* Assignment *
Why does the MD&A excerpt below say earnings per share for ER Group's fiscal 2004 periods were not disclosed?

* Given passage *

•••

Earnings per share for the comparative periods of the Fund's predecessor, ER Group, for fiscal 2004 have not been disclosed as ER Group was a privately owned company during those periods.

Seasonality of Operations

The Fund's operations follow a seasonal pattern, with earnings traditionally being higher in the first three months than in the other quarters of the year. Due to this seasonality, interim earnings reported for the three months ended September 30, 2005 may not be reflective of earnings on an annual basis.



Summary of Quarterly Data

------------------------------------------------------------------------
($ thousands, except Sept June March Dec Sept June March
per unit amounts) 2005 2005 2005 2004 2004 2004 2004
------------------------------------------------------------------------
Revenue 56,415 44,016 55,185 26,948 19,787 21,378 23,737
EBITDA(1) 7,627 5,082 10,705 2,447 2,308 2,347 2,299
Net earnings 3,684 1,738 6,474 169 (295) 238 478
------------------------------------------------------------------------
Earnings per unit -
basic and diluted
(2,3) 0.09 0.05 0.21 N/A N/A N/A N/A
------------------------------------------------------------------------
------------------------------------------------------------------------

Notes: (1) EBITDA is identified and defined under the section "Non-GAAP
Financial Measures".
(2) Basic and diluted earnings per unit have been calculated on
the basis that all Rollover LP Units have been converted into
Fund units.
(3) Per share amounts for the comparative quarters ended in
fiscal 2004 have not been calculated as the Fund's
predecessor, ER Group, was a privately owned company.


Historical quarterly data for the Fund's predecessor, ER Group, prior to January 1, 2004 have not been presented in this MD&A. ER Group was a privately owned company prior to the reverse takeover of River Valley and quarterly financial statements for periods prior to 2004 are not readily available.

•••

* Given information *
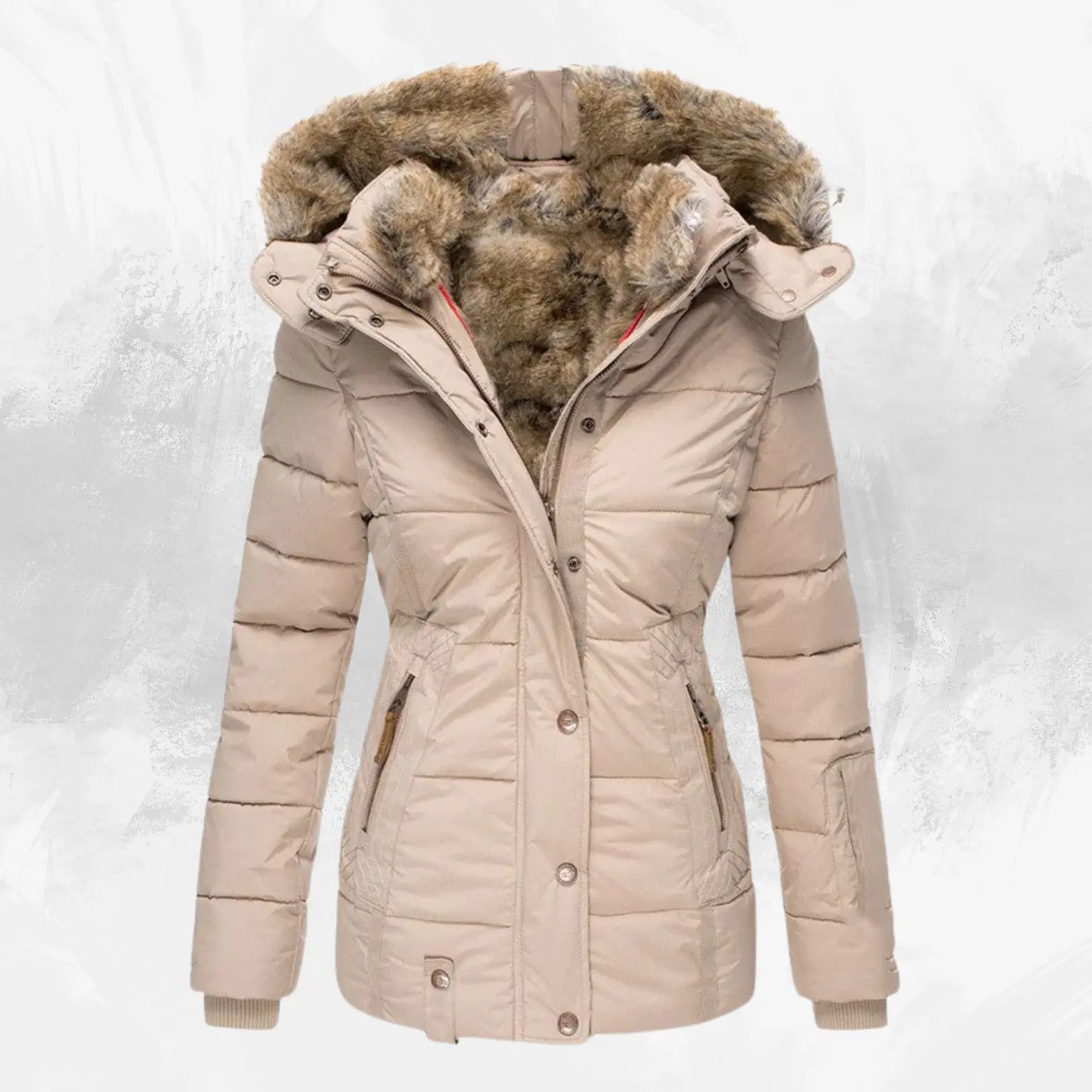 Winter Puffer Jacket with Faux Fur My Shop Saver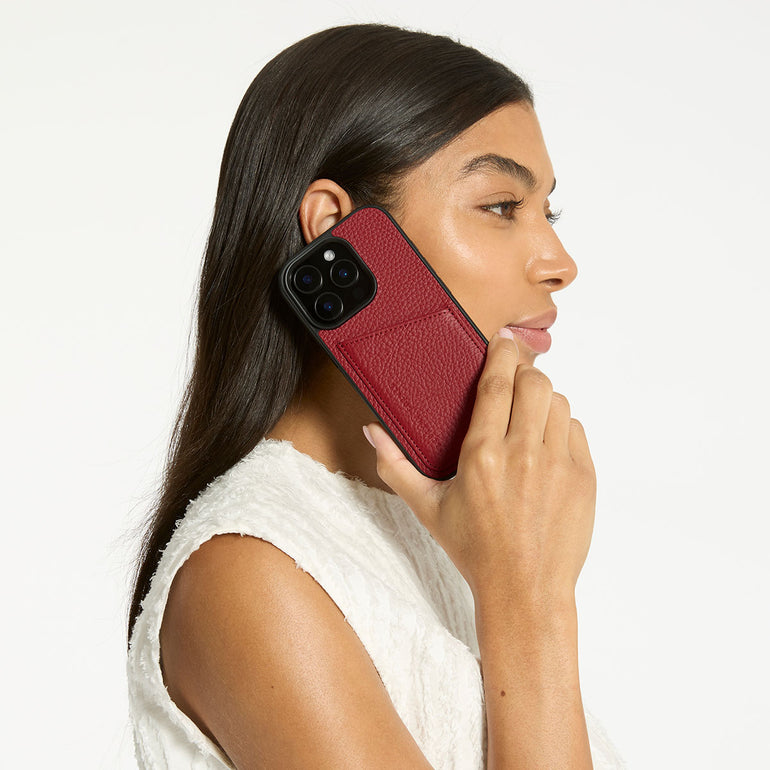 Status Anxiety Who's Who Leather iPhone Cases Rouge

•••

* Solution to this exercise *
ER Group was a privately owned company during those periods.